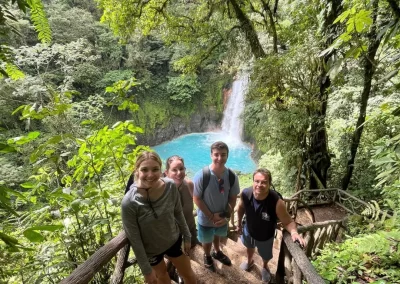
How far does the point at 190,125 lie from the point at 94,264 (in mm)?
20413

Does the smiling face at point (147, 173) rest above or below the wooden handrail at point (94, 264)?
above

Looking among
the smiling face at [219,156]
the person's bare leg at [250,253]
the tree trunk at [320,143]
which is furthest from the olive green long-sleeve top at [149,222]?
the tree trunk at [320,143]

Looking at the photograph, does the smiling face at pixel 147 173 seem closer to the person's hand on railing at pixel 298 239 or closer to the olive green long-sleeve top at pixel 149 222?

-*-

Written instruction -> Put each line of the material above into a JSON list of strings, one string per line, leaving out blank lines and the picture.

Result for this task ->
[
  "How far does the point at 190,125 lie from the point at 94,264 (in mm)?",
  "20413",
  "Does the smiling face at point (147, 173) rest above or below the wooden handrail at point (94, 264)?",
  "above",
  "Looking among",
  "the smiling face at [219,156]",
  "the person's bare leg at [250,253]",
  "the tree trunk at [320,143]",
  "which is furthest from the olive green long-sleeve top at [149,222]?",
  "the tree trunk at [320,143]",
  "Looking at the photograph, does the smiling face at pixel 147 173 seem closer to the person's hand on railing at pixel 298 239 or closer to the olive green long-sleeve top at pixel 149 222?"
]